On Sunday, Pastor J.D. wrote in response:

“I am broken over what was revealed today. The abuses described in the Houston Chronicle article are pure evil. I join with countless others who are currently ‘weeping with those who weep’ (Romans 12:15). The voices in this article should be heard as a warning sent from God, calling the church to repent.

As Christians, we are called to expose everything sinful to the light. The survivors in this article have done that—at a personal cost few of us can fathom. We must admit that our failures, as churches, put these survivors in a position where they were forced to stand alone and speak, when we should have been fighting for them. Their courage is exemplary and prophetic. But I mourn that it was necessary for them to show this courage at all. We—leaders in the SBC—should have listened to the warnings of those who tried to call attention to this. I hope we listen now, and I am committed to doing everything possible to ensure we never make these mistakes again.

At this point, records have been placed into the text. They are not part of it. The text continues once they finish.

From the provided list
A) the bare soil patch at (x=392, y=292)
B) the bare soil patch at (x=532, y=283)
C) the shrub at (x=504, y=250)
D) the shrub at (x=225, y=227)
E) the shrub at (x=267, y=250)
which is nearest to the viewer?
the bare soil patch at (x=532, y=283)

It’s time for pervasive change. God demands it. Survivors deserve it. We must change how we prepare before abuse (prevention), respond during disclosure (full cooperation with legal authorities), and act after instances of abuse (holistic care). I will pursue every possible avenue to bring the vast spiritual, financial, and organizational resources of the Southern Baptist Convention to bear on stopping predators in our midst. There can be no ambiguity about the church’s responsibility to protect the abused and be a safe place for the vulnerable. The safety of the victims matters more than the reputation of Southern Baptists.

The Baptist doctrine of church autonomy should never be a religious cover for passivity towards abuse. Church autonomy is about freeing the church to do the right thing—to obey Christ—in every situation. It is a heinous error to apply autonomy in a way that enables abuse.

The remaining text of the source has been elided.